Sentence Diagramming: The Red Wheelbarrow

I don’t get most poetry. If it doesn’t rhyme, and there’s no rhythm, I don’t understand the point of the line breaks; wouldn’t poems be easier to read if they were unbroken text? I also have a hard time enjoying a piece of writing when I don’t understand what it’s trying to say, and poems seem to excel at obtuseness.

However, the whole point of sentence diagramming is self-growth. So. Here’s the most famous poem I could find that makes no sense to me whatsoever: The Red Wheelbarrow by William Carlos Williams. 

red wheelbarrow

I was hoping that diagramming the sentence would reveal some hidden meaning that the author intended. I don’t know if I achieved exactly that, but I did discover something cool.
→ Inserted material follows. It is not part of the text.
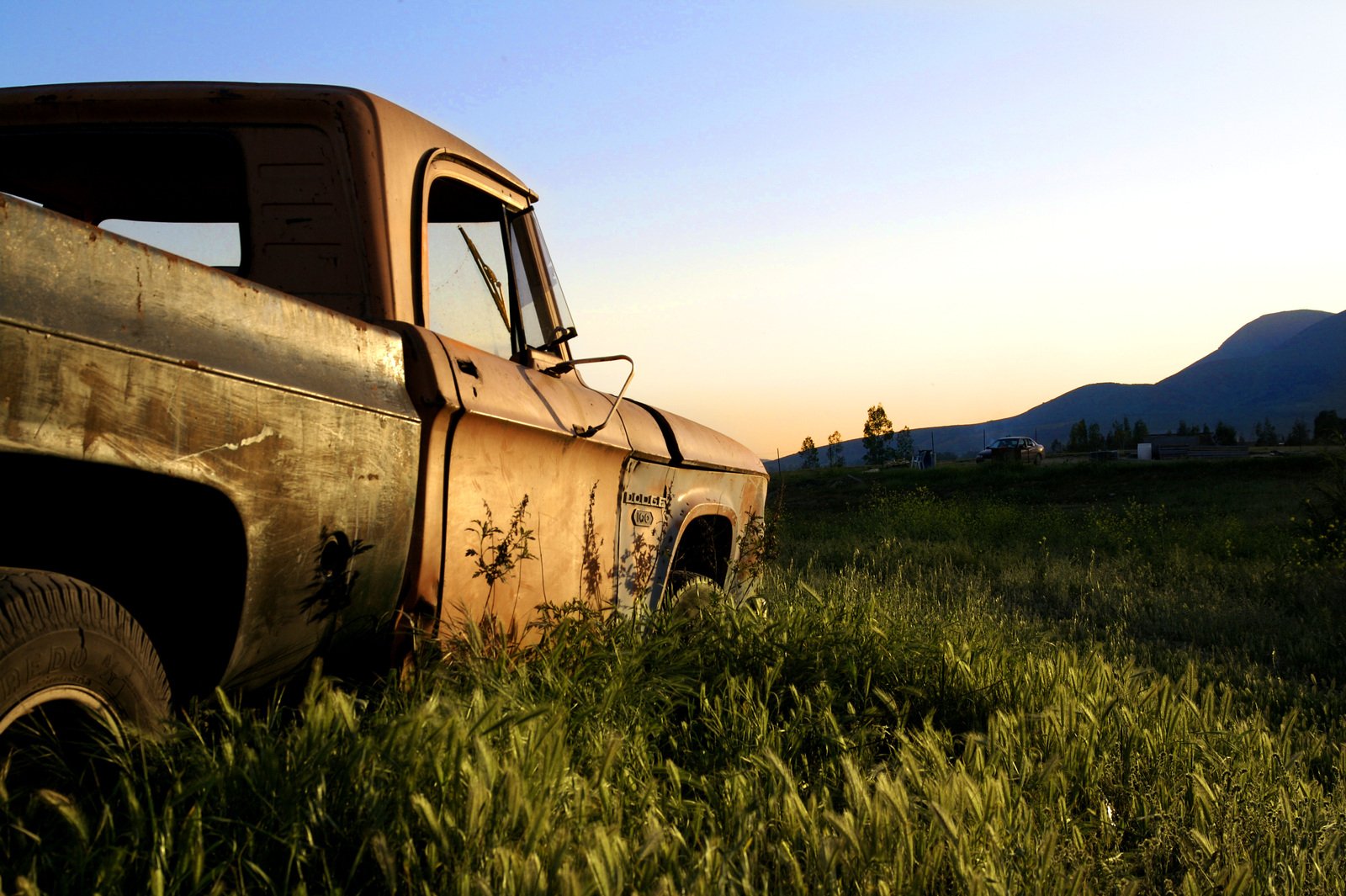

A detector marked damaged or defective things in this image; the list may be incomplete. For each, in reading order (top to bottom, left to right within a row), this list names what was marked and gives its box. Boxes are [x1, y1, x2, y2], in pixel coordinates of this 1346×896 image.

abandoned rusty truck [0, 82, 767, 734]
Look at how the poem drips from the word “depends,” as though the rest of the poem does depend on that word. Interestingly, the word depend comes from the Latin word dependere, “to hang down,” as the poem is doing in this diagram from that very word. Grammatically speaking, the rest of the poem also depends on depends because “upon a red wheel barrow glazed with rain water beside the white chickens” are all dependent clauses. 

Whether this was as the author intended or it’s just a happy accident, I don’t know. But it’s a new way for me to appreciate this baffling poem.